Center for Infectious Diseases, School of Public Health, University of Texas Health Science Center, Houston, TX 77030, USA.
Center for Antimicrobial Resistance and Microbial Genomics, Division of Infectious Diseases, University of Texas Health Science Center at Houston McGovern Medical School, Houston, TX 77030, USA.
J Antimicrob Chemother. 2021 Jan 19;76(2):385-395. doi: 10.1093/jac/dkaa447.
Approximately half of clinical carbapenem-resistant Enterobacterales (CRE) isolates lack carbapenem-hydrolysing enzymes and develop carbapenem resistance through alternative mechanisms.
To elucidate development of carbapenem resistance mechanisms from clonal, recurrent ESBL-positive Enterobacterales (ESBL-E) bacteraemia isolates in a vulnerable patient population.
This study investigated a cohort of ESBL-E bacteraemia cases in Houston, TX, USA. Oxford Nanopore Technologies long-read and Illumina short-read sequencing data were used for comparative genomic analysis. Serial passaging experiments were performed on a set of clinical ST131 Escherichia coli isolates to recapitulate in vivo observations. Quantitative PCR (qPCR) and qRT-PCR were used to determine copy number and transcript levels of β-lactamase genes, respectively.
Non-carbapenemase-producing CRE (non-CP-CRE) clinical isolates emerged from an ESBL-E background through a concurrence of primarily IS26-mediated amplifications of blaOXA-1 and blaCTX-M-1 group genes coupled with porin inactivation. The discrete, modular translocatable units (TUs) that carried and amplified β-lactamase genes mobilized intracellularly from a chromosomal, IS26-bound transposon and inserted within porin genes, thereby increasing β-lactamase gene copy number and inactivating porins concurrently. The carbapenem resistance phenotype and TU-mediated β-lactamase gene amplification were recapitulated by passaging a clinical ESBL-E isolate in the presence of ertapenem. Clinical non-CP-CRE isolates had stable carbapenem resistance phenotypes in the absence of ertapenem exposure.

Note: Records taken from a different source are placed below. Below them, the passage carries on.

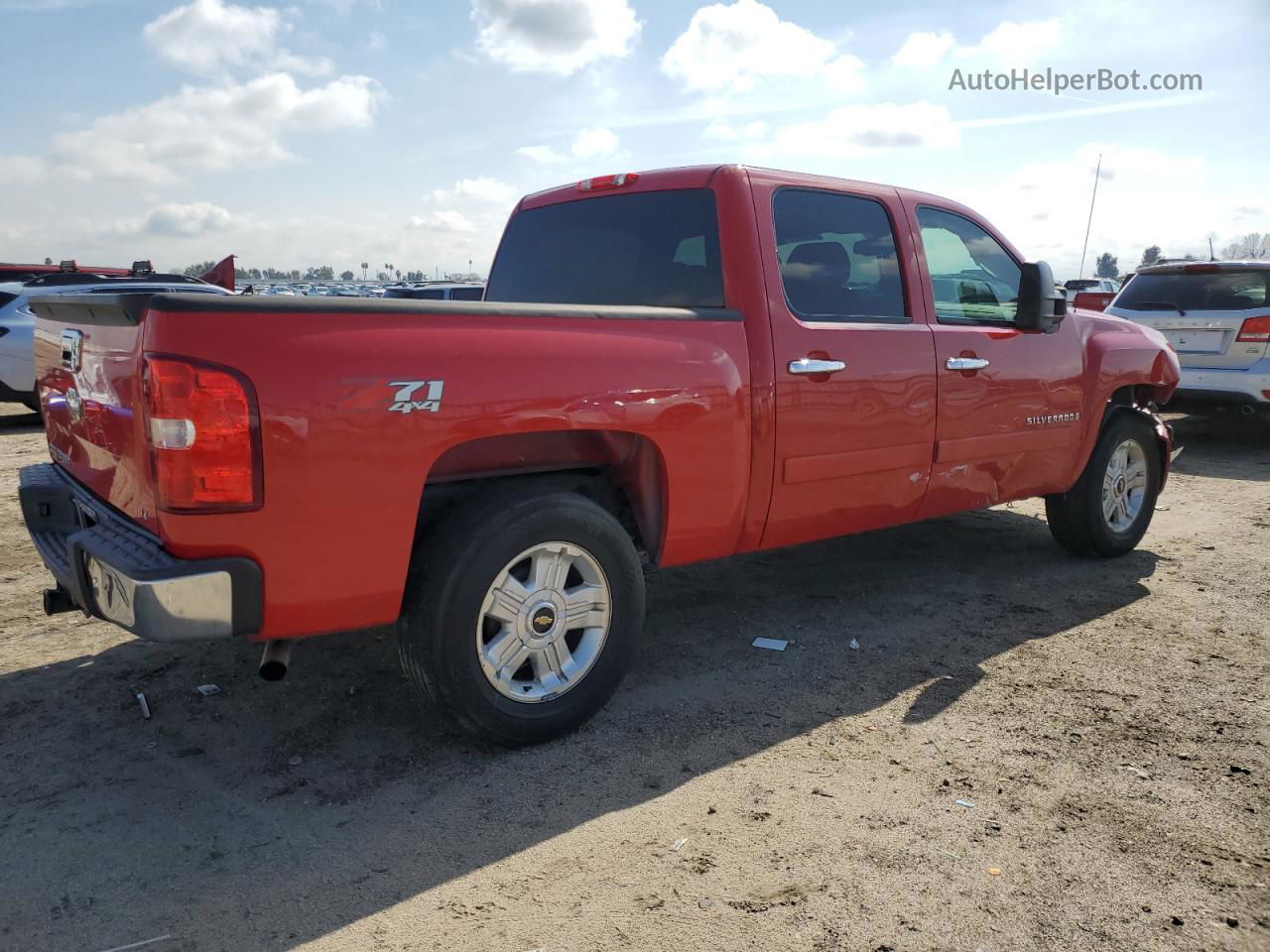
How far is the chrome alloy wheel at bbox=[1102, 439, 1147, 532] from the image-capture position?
18.0 feet

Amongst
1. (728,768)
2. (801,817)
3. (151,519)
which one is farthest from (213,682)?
(801,817)

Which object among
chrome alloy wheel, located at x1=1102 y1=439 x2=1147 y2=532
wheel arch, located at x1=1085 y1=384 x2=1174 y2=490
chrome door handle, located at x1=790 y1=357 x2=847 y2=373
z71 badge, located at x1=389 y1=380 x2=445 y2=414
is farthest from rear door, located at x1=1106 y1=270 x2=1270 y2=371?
z71 badge, located at x1=389 y1=380 x2=445 y2=414

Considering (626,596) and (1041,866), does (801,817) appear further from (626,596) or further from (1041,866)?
(626,596)

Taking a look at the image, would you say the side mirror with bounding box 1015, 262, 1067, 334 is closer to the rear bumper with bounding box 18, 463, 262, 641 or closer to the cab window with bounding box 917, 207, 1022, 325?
the cab window with bounding box 917, 207, 1022, 325

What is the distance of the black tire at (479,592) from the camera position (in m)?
2.95

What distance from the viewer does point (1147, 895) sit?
2502 millimetres

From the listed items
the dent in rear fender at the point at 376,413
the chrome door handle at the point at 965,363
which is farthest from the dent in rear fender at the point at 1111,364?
the dent in rear fender at the point at 376,413

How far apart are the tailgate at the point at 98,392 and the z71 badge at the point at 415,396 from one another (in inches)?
26.0

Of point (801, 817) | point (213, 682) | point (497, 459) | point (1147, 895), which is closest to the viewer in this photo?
point (1147, 895)

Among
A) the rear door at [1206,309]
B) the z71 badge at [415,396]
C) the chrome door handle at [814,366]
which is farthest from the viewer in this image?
the rear door at [1206,309]

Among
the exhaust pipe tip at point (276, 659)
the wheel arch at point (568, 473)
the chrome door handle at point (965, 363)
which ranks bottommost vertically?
Result: the exhaust pipe tip at point (276, 659)

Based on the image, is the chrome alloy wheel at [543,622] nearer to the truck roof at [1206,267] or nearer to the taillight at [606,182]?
the taillight at [606,182]

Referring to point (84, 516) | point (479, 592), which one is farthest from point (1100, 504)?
point (84, 516)

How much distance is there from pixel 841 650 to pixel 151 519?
2.80 meters
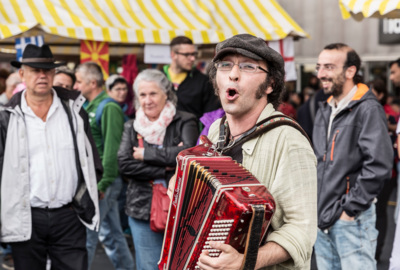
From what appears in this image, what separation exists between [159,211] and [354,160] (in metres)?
1.40

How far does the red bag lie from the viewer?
168 inches

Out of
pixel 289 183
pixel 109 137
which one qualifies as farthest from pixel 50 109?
pixel 289 183

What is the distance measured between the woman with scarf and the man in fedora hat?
320mm

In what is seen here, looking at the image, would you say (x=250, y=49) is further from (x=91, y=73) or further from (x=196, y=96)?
(x=91, y=73)

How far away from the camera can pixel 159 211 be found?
4.28 metres

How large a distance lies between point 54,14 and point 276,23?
3204 millimetres

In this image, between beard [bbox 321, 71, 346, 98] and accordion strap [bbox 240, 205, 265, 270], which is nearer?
accordion strap [bbox 240, 205, 265, 270]

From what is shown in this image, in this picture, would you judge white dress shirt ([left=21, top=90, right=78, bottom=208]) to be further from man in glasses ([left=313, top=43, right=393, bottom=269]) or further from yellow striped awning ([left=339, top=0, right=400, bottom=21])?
yellow striped awning ([left=339, top=0, right=400, bottom=21])

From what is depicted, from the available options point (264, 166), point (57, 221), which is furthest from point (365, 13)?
point (264, 166)

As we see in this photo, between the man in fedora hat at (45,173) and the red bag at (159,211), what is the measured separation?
54 cm

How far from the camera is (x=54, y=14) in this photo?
757 centimetres

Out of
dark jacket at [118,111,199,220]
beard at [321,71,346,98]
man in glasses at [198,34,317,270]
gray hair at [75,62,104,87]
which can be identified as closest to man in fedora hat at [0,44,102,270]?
dark jacket at [118,111,199,220]

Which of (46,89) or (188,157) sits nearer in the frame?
(188,157)

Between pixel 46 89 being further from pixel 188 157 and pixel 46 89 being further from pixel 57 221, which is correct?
pixel 188 157
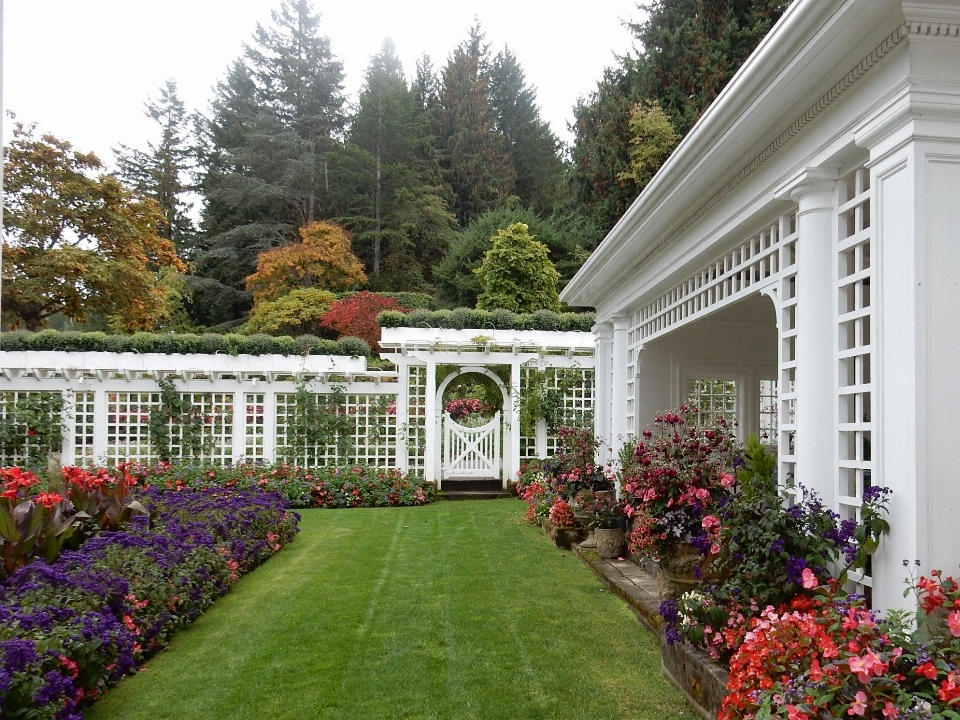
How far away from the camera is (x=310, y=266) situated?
23953 millimetres

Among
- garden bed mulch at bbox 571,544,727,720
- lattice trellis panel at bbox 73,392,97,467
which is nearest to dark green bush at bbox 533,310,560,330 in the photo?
lattice trellis panel at bbox 73,392,97,467

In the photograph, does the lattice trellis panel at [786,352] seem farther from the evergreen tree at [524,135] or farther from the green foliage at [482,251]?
the evergreen tree at [524,135]

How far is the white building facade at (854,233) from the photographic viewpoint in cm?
263

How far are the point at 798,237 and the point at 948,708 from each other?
2.10 metres

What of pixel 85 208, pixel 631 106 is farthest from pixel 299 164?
pixel 631 106

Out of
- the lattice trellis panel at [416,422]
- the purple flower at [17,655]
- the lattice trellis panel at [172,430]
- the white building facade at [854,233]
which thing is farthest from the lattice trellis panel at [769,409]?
the lattice trellis panel at [172,430]

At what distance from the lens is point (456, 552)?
7.22 meters

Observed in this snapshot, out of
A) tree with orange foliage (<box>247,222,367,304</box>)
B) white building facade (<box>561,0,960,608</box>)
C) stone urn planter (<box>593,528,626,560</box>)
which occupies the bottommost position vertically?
stone urn planter (<box>593,528,626,560</box>)

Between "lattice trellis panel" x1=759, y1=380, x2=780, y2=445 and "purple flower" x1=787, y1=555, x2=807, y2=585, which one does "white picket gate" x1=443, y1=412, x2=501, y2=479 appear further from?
"purple flower" x1=787, y1=555, x2=807, y2=585

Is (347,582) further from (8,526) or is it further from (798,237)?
(798,237)

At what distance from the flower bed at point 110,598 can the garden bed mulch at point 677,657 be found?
8.97ft

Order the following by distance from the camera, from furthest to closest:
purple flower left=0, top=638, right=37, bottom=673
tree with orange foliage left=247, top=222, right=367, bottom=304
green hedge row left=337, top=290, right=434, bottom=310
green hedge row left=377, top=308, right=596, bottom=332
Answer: tree with orange foliage left=247, top=222, right=367, bottom=304 < green hedge row left=337, top=290, right=434, bottom=310 < green hedge row left=377, top=308, right=596, bottom=332 < purple flower left=0, top=638, right=37, bottom=673

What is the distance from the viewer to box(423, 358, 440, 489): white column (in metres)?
11.6

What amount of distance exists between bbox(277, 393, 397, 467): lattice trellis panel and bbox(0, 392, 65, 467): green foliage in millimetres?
3413
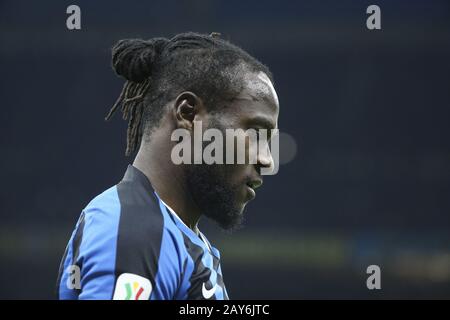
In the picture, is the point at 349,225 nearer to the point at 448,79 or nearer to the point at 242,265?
the point at 242,265

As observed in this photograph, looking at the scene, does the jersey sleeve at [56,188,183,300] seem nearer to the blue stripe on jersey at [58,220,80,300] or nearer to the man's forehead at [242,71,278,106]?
the blue stripe on jersey at [58,220,80,300]

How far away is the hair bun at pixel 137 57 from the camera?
2291mm

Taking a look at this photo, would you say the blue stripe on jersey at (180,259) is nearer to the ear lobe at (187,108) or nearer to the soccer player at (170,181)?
the soccer player at (170,181)

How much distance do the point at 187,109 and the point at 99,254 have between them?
59 centimetres

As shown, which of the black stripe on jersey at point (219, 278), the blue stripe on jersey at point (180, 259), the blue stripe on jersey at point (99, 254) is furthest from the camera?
the black stripe on jersey at point (219, 278)

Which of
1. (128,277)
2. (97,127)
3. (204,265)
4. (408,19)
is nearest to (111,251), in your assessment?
(128,277)

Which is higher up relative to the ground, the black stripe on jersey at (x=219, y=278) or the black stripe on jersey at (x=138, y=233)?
the black stripe on jersey at (x=138, y=233)

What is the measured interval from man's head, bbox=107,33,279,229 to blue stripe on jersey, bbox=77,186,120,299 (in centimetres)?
37

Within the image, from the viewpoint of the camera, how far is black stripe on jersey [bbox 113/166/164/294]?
1.75 meters

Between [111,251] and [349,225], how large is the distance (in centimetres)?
808

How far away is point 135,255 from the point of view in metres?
1.76

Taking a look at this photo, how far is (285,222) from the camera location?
9562 millimetres

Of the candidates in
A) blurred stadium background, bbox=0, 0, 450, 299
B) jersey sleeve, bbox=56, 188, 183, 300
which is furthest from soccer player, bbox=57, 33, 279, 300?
blurred stadium background, bbox=0, 0, 450, 299

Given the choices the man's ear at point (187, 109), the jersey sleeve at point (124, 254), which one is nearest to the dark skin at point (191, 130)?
the man's ear at point (187, 109)
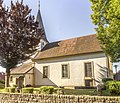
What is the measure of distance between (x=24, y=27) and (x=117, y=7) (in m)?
14.1

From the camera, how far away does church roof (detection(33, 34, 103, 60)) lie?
2656cm

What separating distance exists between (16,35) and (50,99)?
524 inches

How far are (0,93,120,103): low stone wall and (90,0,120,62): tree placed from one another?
658 centimetres

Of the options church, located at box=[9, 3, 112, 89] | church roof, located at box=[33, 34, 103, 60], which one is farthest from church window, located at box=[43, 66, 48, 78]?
church roof, located at box=[33, 34, 103, 60]

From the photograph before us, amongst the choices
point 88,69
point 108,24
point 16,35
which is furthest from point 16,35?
point 108,24

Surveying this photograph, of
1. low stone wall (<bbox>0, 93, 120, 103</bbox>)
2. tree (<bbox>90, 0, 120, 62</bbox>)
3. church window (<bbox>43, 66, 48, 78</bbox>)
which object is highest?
tree (<bbox>90, 0, 120, 62</bbox>)

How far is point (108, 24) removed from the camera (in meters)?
15.7

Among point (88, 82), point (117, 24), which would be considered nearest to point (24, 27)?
point (88, 82)

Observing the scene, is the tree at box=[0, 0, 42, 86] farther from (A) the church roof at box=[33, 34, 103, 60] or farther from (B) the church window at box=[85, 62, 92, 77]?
(B) the church window at box=[85, 62, 92, 77]

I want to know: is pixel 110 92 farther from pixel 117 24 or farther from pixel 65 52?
pixel 65 52

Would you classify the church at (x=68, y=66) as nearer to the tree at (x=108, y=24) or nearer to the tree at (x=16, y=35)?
the tree at (x=16, y=35)

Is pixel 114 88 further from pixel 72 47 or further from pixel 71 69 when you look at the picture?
pixel 72 47

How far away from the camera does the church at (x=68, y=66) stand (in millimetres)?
24938

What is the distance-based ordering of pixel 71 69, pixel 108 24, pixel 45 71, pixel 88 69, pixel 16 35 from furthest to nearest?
pixel 45 71 < pixel 71 69 < pixel 88 69 < pixel 16 35 < pixel 108 24
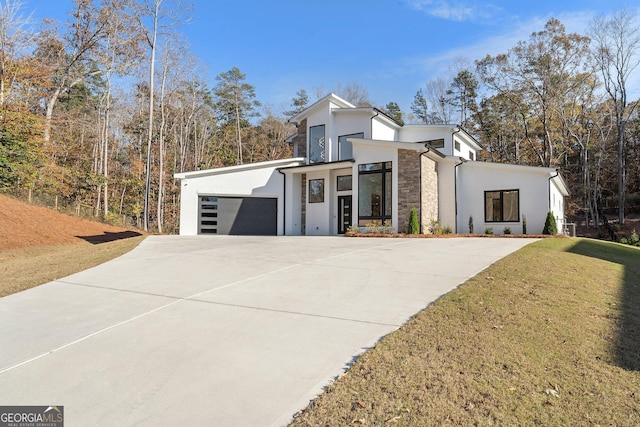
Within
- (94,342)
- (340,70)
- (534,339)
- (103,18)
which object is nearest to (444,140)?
(340,70)

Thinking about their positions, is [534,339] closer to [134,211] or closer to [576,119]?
[134,211]

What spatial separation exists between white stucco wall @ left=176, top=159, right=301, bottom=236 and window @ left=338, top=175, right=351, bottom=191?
2936 mm

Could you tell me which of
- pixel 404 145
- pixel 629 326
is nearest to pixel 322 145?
pixel 404 145

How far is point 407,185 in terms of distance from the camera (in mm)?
15383

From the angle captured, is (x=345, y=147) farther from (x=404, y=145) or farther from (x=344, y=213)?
(x=404, y=145)

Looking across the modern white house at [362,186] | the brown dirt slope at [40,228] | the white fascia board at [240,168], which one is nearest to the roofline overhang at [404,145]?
the modern white house at [362,186]

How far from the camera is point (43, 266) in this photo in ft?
28.5

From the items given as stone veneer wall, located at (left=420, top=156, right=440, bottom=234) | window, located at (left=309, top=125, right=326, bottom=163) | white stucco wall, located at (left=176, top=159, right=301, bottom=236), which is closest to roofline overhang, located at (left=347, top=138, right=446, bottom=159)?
stone veneer wall, located at (left=420, top=156, right=440, bottom=234)

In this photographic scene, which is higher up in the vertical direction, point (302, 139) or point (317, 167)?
point (302, 139)

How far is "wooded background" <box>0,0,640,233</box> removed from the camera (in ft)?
69.1

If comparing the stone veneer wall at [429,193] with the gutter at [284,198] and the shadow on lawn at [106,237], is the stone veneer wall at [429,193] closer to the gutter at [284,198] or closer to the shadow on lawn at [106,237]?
the gutter at [284,198]

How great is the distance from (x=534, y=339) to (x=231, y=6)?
1875 cm

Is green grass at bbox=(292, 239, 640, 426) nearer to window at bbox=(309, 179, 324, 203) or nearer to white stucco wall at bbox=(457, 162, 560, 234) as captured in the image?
white stucco wall at bbox=(457, 162, 560, 234)

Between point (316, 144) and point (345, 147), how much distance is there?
175 cm
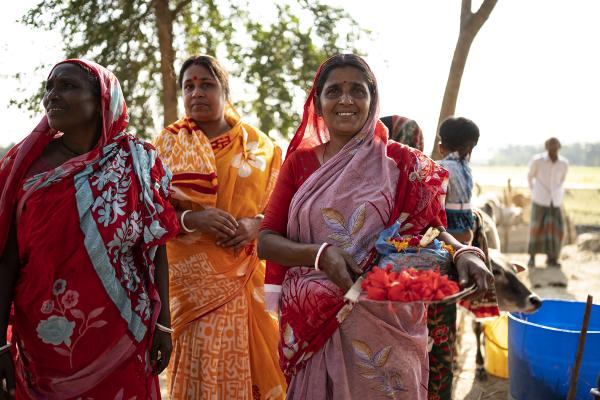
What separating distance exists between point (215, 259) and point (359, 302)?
4.06 feet

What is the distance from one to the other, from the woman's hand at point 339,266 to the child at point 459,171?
1941mm

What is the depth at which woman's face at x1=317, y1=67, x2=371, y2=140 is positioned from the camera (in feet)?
7.41

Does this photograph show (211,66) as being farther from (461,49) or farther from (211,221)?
(461,49)

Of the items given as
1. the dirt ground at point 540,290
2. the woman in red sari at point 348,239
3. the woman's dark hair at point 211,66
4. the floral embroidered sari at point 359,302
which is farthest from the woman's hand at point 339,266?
the dirt ground at point 540,290

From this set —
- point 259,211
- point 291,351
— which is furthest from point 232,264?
point 291,351

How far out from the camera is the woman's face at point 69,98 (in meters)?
2.28

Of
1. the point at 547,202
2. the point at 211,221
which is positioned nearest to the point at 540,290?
the point at 547,202

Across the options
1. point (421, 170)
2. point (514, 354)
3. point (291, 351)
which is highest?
point (421, 170)

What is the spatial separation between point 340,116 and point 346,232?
1.57 ft

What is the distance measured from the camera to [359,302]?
2.18 meters

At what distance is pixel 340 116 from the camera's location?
2.27 m

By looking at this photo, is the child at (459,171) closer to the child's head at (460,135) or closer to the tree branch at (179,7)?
the child's head at (460,135)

These data demonstrate IS26-mediated mechanisms underlying β-lactamase gene amplification with concurrent outer membrane porin disruption driving emergence of clinical non-CP-CRE. Furthermore, these amplifications were stable in the absence of antimicrobial pressure. Long-read sequencing can be utilized to identify unique mobile genetic element mechanisms that drive antimicrobial resistance.
大约一半的临床碳青霉烯类耐药肠杆菌科(CRE)分离株缺乏碳青霉烯水解酶,并通过替代机制产生碳青霉烯耐药性。
阐明在易感染人群中克隆、反复出现的产超广谱β-内酰胺酶(ESBL)肠杆菌科(ESBL-E)菌血症分离株中碳青霉烯耐药机制的发展情况。
本研究调查了美国德克萨斯州休斯顿的一组 ESBL-E 菌血症病例。使用牛津纳米孔技术长读长和 Illumina 短读长测序数据进行比较基因组分析。对一组临床 ST131 大肠杆菌分离株进行连续传代实验,以重现体内观察结果。使用定量 PCR(qPCR)和 qRT-PCR 分别测定β-内酰胺酶基因的拷贝数和转录水平。
非碳青霉烯酶产生的 CRE(非-CP-CRE)临床分离株从 ESBL-E 背景中出现,主要是通过 IS26 介导的 blaOXA-1 和 blaCTX-M-1 组基因的扩增以及孔蛋白失活同时发生。携带和扩增β-内酰胺酶基因的离散、模块化可移动单元(TU)从染色体上 IS26 结合的转座子中发生细胞内转移,并插入孔蛋白基因中,从而同时增加β-内酰胺酶基因的拷贝数并失活孔蛋白。在厄他培南存在的情况下,通过传代临床 ESBL-E 分离株可重现碳青霉烯耐药表型和 TU 介导的β-内酰胺酶基因扩增。在没有厄他培南暴露的情况下,临床非-CP-CRE 分离株具有稳定的碳青霉烯耐药表型。
这些数据表明,IS26 介导的机制是β-内酰胺酶基因扩增的基础,同时伴有外膜孔蛋白破坏,导致临床非-CP-CRE 的出现。此外,这些扩增在没有抗菌压力的情况下是稳定的。长读测序可用于鉴定驱动抗菌药物耐药性的独特移动遗传元件机制。